Abstract

With a greater regional population of eight million residents, Toronto is one of the largest and fastest growing metropolitan areas in North America and Canada’s emergent global city. Toronto is both exceptional and typical in its continental context. Originally an indigenous peoples’ crossroads, a British military garrison and town were established at Toronto in the 1790s and a municipal government was incorporated in 1834. Its 19th- and early-20th-century history of railway and industrial development, and also European immigration, is similar to other cities of similar vintage. While geographically proximate to Midwestern “rustbelt” cities, Toronto evaded their postwar fate; indeed, the region’s growth profile and diversified manufacturing, services, and agricultural economy more closely resembles that of postwar boomtowns in the American New South and Southwest than formerly dynamic, but now struggling, Great Lakes cities.
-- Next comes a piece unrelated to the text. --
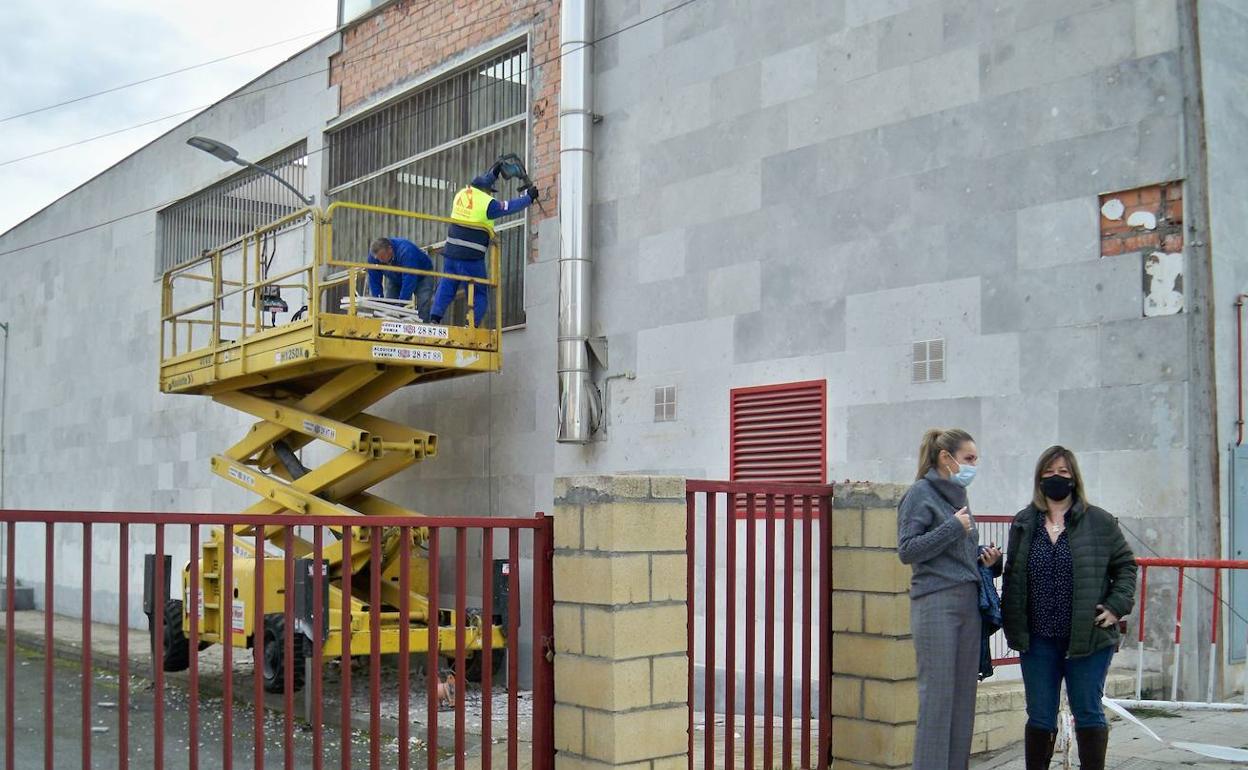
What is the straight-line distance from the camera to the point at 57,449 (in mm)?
24578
Once smaller and economically and culturally secondary to Montreal within Canada, greater Toronto is now the country’s largest metropolitan area, predominant economic engine, and English-speaking cultural center. Toronto is further distinguished from many American cities in having become a hyper-diverse attractor of immigrants since the 1980s. A predominately white and British city as recently as 1970 (indeed, author Wyndham Lewis characterized Toronto as a “mournful Scottish version of an American city” in 1940), more than half the population of both the central city and the broader region is now foreign born and nonwhite. Toronto is thus a globally significant crucial case in urban immigrant integration and social cohesion. Academic scholarship on Toronto lacks comprehensive coverage and an identifiable progression of schools of thought. Most works focus on illuminating specific historical events or social and economic phenomena rather than situating the city and its development in a broader context. Nonetheless, these works cumulate to illustrate Toronto’s contemporary and historical relevance to urban studies. This article generally excludes comparative works in which Toronto is one of several cases unless the treatment stands on its own. It also excludes works that focus primarily on provincial-level matters, although it should be acknowledged that the Province of Ontario plays a much greater role in the municipal sphere than do other Canadian provincial and American state governments.